Dance into Life is a nice comedy about how even at an advanced age, it can still pay off to muster the courage to make drastic changes. Director Richard Loncraine has assembled a great ensemble for this charming story about dancing retirees, led by Imelda Staunton, who comes across as very likable here, quite unlike her performances in the Harry Potter films - at least once she sheds her snobby demeanor. The good cast and some genuinely nice moments ensure that Tanz ins Leben certainly takes its target audience across the floor.

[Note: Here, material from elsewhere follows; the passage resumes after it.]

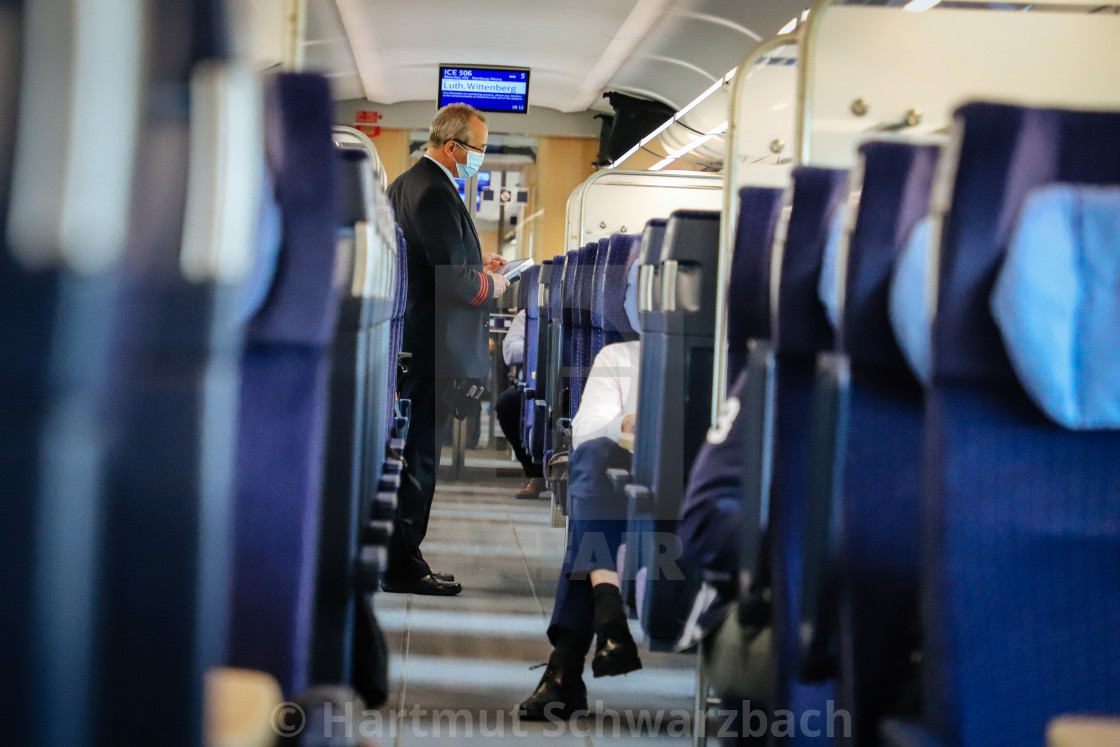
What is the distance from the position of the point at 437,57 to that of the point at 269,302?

However, it has to be said that the film doesn't take any risks. Dramaturgically, it follows a clear pattern that has been tried many times before. Everything is extremely predictable and thus, unfortunately, completely lacking in surprises. Unfortunately, this also leads to the fact that the characters seem more like classic genre stereotypes and have nothing genuine about them. Granted, this point of criticism would come across much heavier in films of other subjects than in a light-hearted comedy. But still, one would have wished for a bit more courage to be independent here and there, to be offered even more than something you've already seen countless times like this.
But to just switch off, feel good and leave the cinema with a slight smile on your face, Tanz ins Leben is the right film after all. Who wants exactly that and does not expect more, gets for his money a large portion of joie de vivre offered. And for all justified criticism, there is then also a clear: worth seeing!